Lawsuit Alleges Woman Was Fired Due to Prosthetic Leg

EEOC says Dorothy Shanks' dismissal is in direct violation of the Americans with Disabilities Act



    (Published Wednesday, Dec. 5, 2012)

    Dorothy Shanks may have lost a portion of her leg, but she said she hasn't lost her ability to work.

    In a lawsuit filed this week against a staffing company, Staffmark Investment, and its client, Sony Electronics, the U.S. Equal Employment Opportunity Commission alleges the Chicago-area woman was fired simply because she has a prosthetic leg.

    Shanks, of Plano, said things went well her first day on the assembly line at the Romeoville facility in October 2010. But her second day brought a surprise.

    "The lady said, 'Dorothy Shanks, would you come with me?' and then she said, 'Bring all your belongings,' and then I said, 'What, I'm not going to be working over here?' and she said, 'No, just come with me," the 60-year-old recalled Wednesday.

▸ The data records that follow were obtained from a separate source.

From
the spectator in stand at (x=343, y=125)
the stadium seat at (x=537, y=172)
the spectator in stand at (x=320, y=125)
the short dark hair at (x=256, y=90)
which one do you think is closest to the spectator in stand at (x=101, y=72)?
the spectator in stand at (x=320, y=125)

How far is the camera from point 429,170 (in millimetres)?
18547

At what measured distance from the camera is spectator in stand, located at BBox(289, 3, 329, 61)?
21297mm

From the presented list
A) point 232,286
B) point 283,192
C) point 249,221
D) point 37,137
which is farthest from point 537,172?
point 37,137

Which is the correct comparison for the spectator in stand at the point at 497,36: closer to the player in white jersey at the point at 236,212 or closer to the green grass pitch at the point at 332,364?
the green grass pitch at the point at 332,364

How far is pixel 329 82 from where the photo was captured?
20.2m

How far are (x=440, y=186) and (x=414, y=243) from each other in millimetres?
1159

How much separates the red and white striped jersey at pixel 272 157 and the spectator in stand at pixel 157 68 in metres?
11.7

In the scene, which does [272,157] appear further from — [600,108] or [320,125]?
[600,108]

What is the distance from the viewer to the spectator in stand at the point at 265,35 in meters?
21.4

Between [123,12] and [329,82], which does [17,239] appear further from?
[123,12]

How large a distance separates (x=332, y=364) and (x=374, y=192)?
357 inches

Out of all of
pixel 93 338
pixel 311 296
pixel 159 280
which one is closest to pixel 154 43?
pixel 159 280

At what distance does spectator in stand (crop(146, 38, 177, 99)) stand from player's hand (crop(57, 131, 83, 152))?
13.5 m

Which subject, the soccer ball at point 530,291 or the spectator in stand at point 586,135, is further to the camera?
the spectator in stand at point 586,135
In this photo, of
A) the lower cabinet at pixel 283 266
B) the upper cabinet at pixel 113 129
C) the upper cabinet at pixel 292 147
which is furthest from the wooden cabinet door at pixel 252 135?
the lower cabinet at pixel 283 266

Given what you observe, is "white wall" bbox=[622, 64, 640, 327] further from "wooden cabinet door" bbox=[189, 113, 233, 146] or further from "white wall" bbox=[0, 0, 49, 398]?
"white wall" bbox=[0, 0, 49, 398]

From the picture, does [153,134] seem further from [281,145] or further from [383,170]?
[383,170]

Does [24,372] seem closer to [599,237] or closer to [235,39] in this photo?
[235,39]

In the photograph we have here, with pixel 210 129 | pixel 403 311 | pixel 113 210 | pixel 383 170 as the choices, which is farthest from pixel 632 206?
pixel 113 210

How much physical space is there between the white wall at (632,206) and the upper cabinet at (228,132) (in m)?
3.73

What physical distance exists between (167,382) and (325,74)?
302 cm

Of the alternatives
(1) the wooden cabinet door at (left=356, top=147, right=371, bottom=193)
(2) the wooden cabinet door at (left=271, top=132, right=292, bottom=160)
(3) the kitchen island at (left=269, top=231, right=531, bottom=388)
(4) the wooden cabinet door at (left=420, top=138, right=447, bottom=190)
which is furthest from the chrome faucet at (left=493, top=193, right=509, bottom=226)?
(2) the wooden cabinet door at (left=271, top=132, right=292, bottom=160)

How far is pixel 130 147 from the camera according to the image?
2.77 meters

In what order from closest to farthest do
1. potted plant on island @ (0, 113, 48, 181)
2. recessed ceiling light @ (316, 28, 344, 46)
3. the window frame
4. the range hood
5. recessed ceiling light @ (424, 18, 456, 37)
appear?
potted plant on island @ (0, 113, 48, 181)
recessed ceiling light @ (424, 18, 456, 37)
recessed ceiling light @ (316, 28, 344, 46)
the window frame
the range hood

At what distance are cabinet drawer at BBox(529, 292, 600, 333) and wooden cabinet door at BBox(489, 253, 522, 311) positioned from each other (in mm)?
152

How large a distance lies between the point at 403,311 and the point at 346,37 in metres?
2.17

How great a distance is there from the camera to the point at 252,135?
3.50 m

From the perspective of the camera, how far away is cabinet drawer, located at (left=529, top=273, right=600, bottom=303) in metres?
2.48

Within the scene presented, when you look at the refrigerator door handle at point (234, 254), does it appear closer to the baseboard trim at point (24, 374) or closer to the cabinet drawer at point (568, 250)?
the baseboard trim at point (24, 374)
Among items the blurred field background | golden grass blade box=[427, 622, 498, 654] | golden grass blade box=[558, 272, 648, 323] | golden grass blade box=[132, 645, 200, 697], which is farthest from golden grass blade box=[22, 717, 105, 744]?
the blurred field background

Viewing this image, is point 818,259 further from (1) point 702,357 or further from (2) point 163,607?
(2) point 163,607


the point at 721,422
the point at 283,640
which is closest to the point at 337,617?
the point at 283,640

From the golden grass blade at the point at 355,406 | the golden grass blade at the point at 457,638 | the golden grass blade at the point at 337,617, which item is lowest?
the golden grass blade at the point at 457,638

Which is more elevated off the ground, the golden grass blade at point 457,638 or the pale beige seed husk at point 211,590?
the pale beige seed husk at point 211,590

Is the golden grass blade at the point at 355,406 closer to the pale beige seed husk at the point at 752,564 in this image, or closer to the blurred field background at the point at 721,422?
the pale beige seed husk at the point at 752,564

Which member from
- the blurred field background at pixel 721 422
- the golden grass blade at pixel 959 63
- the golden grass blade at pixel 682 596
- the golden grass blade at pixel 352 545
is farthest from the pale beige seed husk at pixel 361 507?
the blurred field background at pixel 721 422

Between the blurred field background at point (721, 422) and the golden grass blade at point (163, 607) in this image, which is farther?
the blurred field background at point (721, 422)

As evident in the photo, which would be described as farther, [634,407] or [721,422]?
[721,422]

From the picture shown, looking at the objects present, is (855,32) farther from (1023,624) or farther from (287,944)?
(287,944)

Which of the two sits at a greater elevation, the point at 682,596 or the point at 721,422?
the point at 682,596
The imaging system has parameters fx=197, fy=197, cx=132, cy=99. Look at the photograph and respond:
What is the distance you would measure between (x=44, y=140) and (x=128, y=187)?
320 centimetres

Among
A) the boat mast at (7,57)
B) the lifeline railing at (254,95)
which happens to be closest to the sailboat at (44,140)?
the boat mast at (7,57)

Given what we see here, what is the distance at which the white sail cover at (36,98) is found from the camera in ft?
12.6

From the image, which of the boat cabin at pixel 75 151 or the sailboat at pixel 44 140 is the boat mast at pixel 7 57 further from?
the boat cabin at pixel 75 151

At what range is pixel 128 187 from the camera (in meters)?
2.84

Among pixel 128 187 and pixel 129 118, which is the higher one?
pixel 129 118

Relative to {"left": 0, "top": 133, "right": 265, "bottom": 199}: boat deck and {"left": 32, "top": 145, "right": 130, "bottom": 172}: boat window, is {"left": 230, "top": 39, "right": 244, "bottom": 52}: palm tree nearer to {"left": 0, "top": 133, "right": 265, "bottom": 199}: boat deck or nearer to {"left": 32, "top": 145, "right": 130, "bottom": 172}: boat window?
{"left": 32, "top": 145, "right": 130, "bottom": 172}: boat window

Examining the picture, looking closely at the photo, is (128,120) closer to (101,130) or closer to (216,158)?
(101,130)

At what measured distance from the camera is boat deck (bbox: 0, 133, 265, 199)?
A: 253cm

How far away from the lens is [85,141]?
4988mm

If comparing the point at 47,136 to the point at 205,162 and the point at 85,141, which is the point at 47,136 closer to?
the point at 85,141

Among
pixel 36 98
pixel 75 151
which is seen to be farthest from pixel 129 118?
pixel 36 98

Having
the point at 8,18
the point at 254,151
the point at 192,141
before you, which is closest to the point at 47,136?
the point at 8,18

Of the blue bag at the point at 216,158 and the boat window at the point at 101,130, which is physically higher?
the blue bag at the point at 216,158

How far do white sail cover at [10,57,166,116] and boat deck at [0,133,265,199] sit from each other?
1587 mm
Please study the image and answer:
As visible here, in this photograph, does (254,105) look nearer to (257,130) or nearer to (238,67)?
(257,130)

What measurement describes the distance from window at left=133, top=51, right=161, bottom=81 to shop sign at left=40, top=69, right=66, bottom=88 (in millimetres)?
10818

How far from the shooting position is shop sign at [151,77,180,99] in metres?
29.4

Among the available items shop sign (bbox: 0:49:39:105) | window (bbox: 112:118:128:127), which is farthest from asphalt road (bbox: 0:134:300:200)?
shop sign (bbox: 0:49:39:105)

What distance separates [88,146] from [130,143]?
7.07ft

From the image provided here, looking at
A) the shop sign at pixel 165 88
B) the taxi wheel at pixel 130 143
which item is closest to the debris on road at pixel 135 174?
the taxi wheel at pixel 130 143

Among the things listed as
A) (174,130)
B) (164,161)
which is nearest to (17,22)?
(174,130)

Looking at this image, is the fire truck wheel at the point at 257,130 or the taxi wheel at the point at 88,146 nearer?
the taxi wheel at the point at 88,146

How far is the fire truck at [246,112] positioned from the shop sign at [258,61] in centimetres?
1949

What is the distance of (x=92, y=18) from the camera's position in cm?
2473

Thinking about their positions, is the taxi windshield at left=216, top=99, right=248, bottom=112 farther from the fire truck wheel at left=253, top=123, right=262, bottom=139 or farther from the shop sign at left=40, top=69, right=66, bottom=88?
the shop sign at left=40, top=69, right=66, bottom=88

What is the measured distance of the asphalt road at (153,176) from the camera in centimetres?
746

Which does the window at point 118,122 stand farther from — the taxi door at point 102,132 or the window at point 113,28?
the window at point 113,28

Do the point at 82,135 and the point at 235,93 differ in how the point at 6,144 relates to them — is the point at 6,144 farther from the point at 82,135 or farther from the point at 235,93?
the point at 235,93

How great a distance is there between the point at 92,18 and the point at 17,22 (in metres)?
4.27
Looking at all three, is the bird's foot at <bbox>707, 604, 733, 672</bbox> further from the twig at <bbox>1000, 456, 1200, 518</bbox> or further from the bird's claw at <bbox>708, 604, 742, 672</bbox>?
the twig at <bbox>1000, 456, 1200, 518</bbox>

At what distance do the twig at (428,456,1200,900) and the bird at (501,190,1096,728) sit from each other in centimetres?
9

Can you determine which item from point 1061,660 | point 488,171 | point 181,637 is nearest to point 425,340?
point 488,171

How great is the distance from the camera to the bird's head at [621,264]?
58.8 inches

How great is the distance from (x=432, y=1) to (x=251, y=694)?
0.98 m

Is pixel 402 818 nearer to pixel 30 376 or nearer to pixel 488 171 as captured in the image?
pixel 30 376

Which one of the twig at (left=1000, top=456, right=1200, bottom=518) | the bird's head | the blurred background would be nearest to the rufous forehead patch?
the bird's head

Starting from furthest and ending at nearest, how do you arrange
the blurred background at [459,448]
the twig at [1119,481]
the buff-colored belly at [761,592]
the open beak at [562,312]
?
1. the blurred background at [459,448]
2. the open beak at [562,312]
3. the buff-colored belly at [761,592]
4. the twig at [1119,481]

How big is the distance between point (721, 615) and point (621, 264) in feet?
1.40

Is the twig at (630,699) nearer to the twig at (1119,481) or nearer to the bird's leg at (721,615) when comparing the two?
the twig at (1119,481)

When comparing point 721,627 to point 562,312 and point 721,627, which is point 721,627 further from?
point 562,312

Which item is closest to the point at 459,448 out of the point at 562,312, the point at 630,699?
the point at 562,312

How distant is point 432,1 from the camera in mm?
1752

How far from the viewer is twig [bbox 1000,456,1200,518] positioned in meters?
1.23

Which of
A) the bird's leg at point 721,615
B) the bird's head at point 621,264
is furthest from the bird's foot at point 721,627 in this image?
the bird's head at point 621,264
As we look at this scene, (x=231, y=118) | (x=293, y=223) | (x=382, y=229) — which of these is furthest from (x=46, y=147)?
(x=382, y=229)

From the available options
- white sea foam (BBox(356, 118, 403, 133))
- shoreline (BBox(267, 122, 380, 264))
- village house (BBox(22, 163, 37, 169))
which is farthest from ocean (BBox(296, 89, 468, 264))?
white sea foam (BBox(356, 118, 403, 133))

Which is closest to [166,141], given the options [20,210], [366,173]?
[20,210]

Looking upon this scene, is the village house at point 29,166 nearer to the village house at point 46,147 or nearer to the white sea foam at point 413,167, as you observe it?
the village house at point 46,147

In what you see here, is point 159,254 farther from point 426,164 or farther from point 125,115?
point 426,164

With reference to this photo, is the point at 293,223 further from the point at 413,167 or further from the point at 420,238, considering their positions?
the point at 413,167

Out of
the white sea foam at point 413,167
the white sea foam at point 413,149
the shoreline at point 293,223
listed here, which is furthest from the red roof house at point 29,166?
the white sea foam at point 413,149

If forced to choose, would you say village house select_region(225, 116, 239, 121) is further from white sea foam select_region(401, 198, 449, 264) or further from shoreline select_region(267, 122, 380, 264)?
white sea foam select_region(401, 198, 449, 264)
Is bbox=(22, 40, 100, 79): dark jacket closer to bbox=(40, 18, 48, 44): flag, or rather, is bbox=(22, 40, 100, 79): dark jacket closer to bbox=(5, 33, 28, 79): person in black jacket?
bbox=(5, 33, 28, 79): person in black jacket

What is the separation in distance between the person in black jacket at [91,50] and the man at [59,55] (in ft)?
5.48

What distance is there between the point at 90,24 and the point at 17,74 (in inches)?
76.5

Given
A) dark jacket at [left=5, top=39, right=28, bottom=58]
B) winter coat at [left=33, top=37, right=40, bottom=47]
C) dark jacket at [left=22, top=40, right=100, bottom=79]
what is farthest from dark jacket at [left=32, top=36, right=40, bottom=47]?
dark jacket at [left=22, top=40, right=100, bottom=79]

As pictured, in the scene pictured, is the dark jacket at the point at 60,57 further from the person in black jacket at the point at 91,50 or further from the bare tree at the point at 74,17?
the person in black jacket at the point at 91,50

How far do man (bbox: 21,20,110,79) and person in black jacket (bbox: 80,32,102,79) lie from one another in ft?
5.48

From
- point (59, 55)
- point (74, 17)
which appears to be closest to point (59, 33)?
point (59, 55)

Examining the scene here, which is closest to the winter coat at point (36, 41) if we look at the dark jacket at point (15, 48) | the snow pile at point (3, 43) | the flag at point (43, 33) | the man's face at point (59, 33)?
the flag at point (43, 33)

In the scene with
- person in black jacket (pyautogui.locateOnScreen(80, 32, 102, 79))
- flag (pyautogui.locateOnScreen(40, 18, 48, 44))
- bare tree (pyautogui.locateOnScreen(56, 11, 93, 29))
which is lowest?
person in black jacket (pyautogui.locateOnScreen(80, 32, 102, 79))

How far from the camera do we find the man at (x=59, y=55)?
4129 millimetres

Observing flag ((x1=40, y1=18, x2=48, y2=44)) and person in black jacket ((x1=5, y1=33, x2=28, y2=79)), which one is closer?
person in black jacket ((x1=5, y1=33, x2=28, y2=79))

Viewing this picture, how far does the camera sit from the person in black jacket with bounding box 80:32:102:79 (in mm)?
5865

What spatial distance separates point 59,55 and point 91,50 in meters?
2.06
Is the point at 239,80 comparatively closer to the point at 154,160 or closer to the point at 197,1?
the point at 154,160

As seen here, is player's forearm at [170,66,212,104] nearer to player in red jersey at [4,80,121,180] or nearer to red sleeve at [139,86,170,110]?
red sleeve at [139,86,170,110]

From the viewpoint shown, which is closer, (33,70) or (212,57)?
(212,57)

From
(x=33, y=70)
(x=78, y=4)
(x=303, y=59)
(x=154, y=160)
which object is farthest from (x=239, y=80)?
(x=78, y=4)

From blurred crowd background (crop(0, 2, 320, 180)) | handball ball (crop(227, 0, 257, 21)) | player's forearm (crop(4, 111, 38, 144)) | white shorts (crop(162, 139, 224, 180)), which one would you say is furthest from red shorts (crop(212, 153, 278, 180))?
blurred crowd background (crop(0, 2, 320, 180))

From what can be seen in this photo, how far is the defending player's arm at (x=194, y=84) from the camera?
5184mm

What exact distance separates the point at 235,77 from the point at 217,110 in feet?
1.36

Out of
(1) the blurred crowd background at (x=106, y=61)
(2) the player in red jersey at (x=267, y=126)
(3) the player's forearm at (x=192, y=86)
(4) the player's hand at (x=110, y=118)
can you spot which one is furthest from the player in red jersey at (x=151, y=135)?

    Shanks said the Staffmark employee told her she would be put in a position that allowed her to sit, but federal investigators say she was never put on another job, despite repeated calls asking for work.

    The EEOC says her dismissal is a direct violation of the Americans with Disabilities Act.

    "The only thing I could think of that they would that they discriminate against me because I'm walking with a limp," she said.

    An attorney for Staffmark declined to comment on the lawsuit. A Sony Electronics executive says it lacks merit.

    In the meantime, Shanks has a new job and reports to work next Monday.

    "I lost my leg, true enough, but I didn't lose the willpower that I have to work," she said.